-------- INPUT RECORDS --------
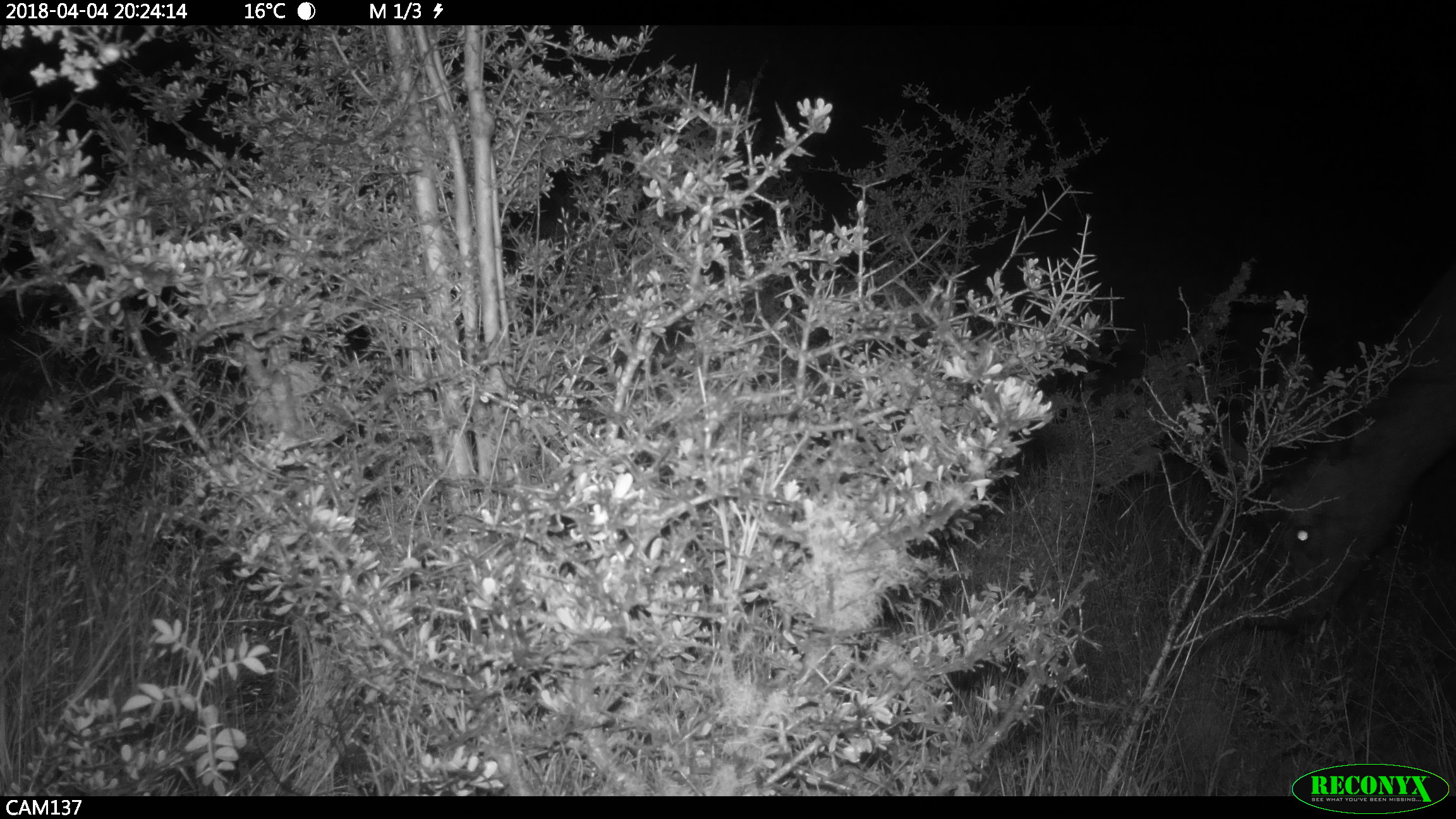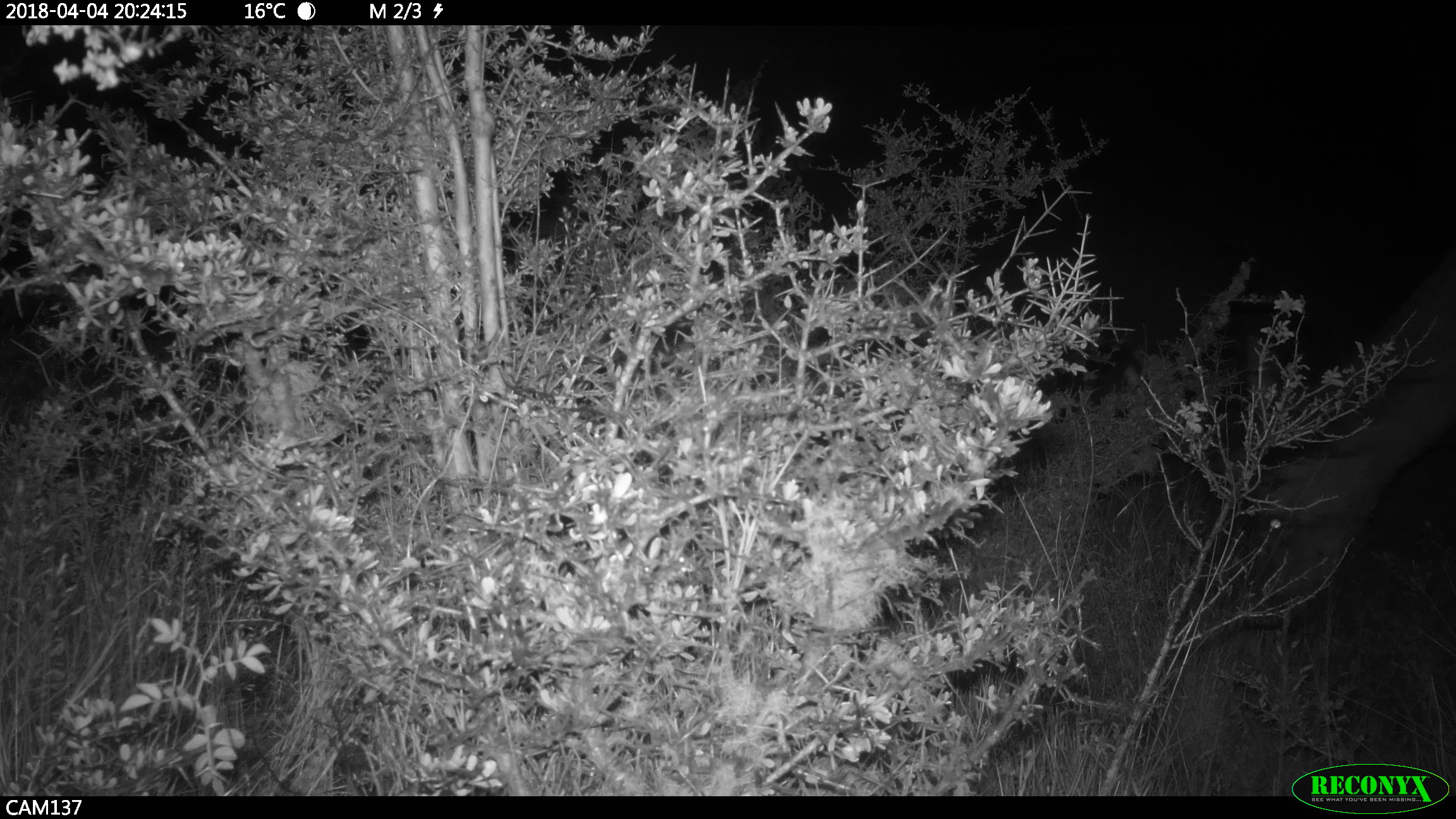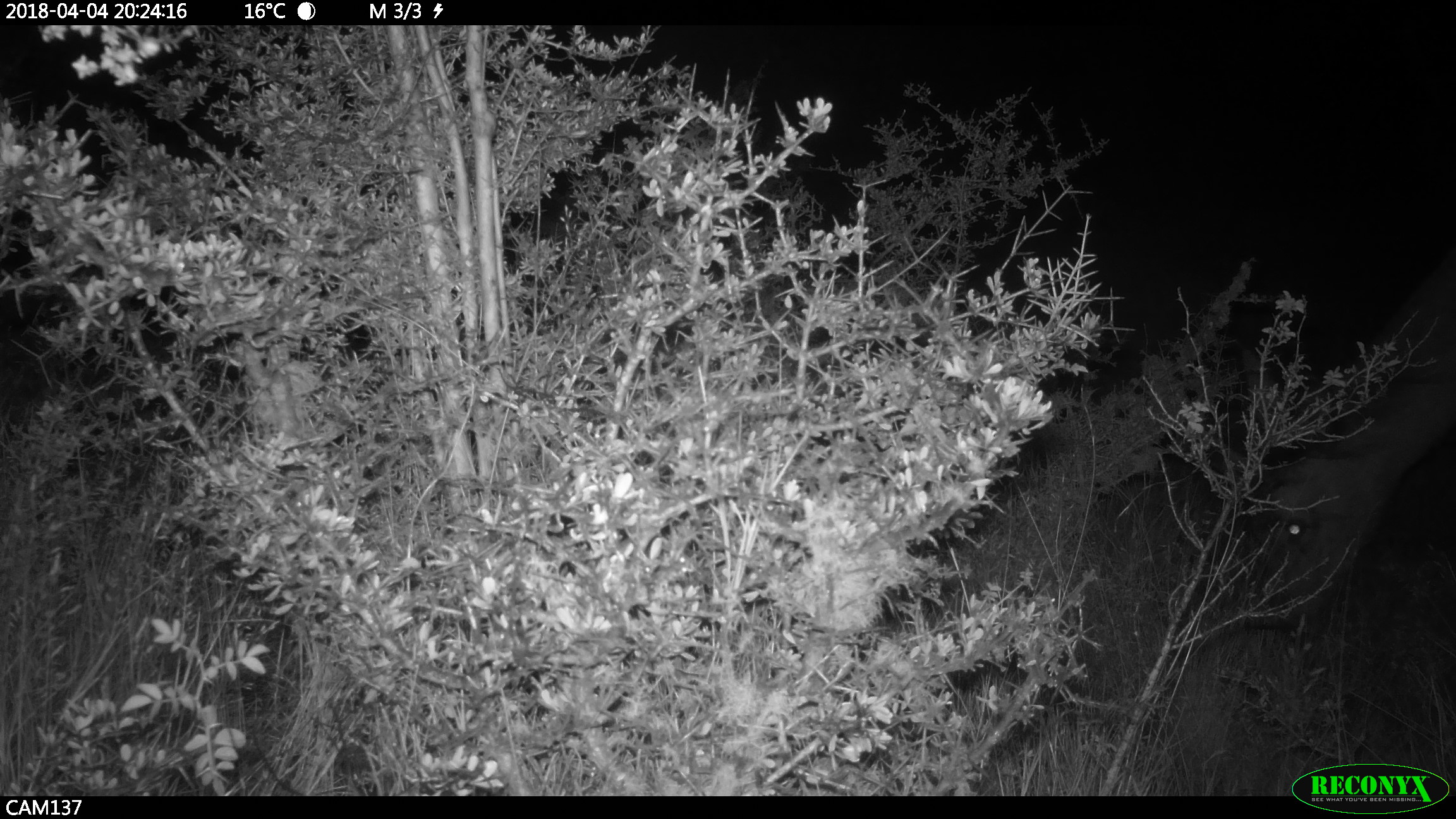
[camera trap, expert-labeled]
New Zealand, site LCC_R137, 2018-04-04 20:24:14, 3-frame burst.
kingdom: Animalia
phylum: Chordata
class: Mammalia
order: Artiodactyla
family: Cervidae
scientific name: Cervidae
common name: deer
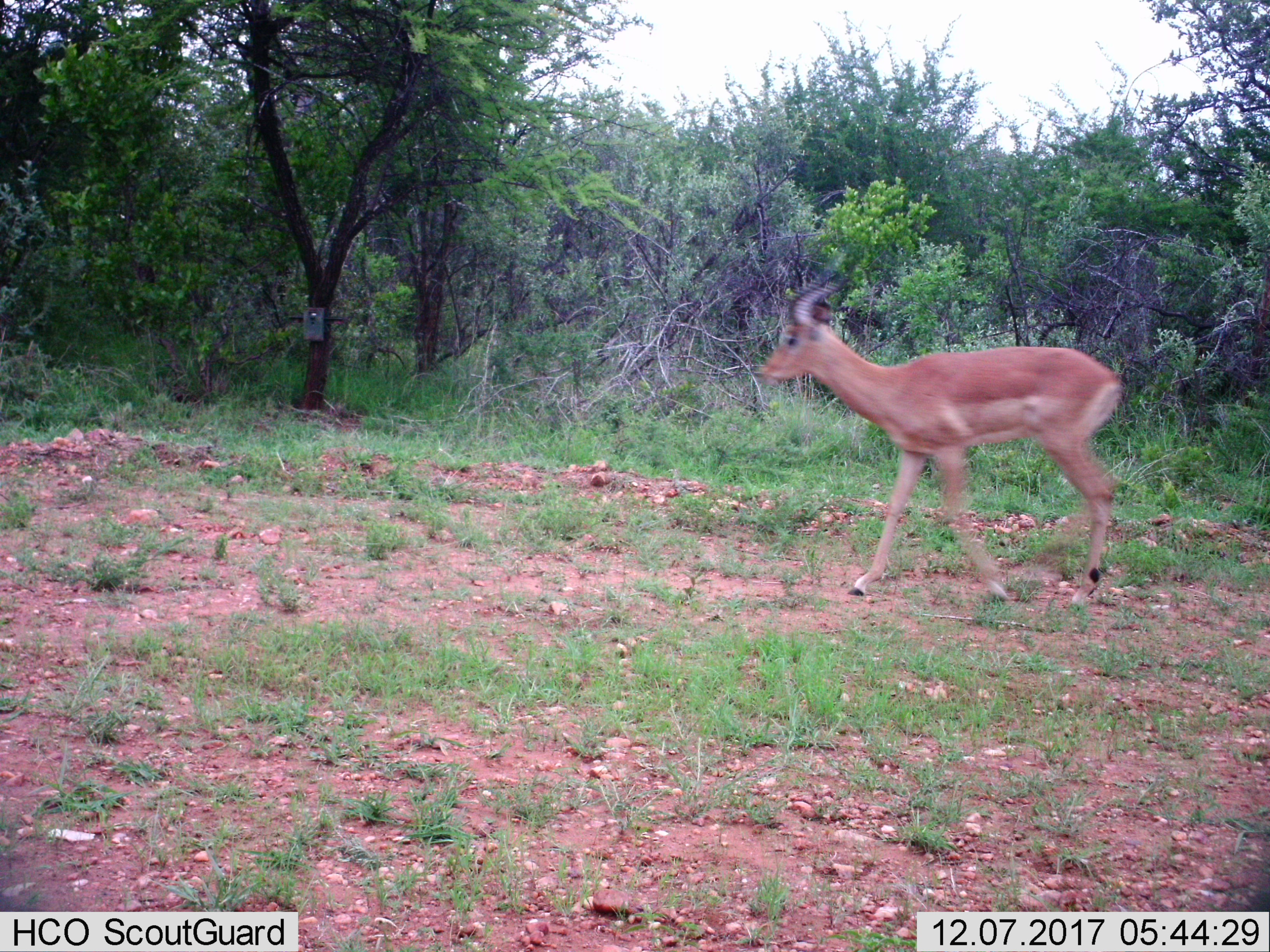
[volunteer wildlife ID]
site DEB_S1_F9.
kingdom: Animalia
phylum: Chordata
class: Mammalia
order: Artiodactyla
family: Bovidae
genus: Aepyceros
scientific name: Aepyceros melampus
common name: impala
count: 1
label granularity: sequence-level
--------
**WORK INSTRUCTIONS**
What are the lines of the data above that include the string "name"? Copy them.

**YOUR RESPONSE**
scientific name: Cervidae
common name: deer
scientific name: Aepyceros melampus
common name: impala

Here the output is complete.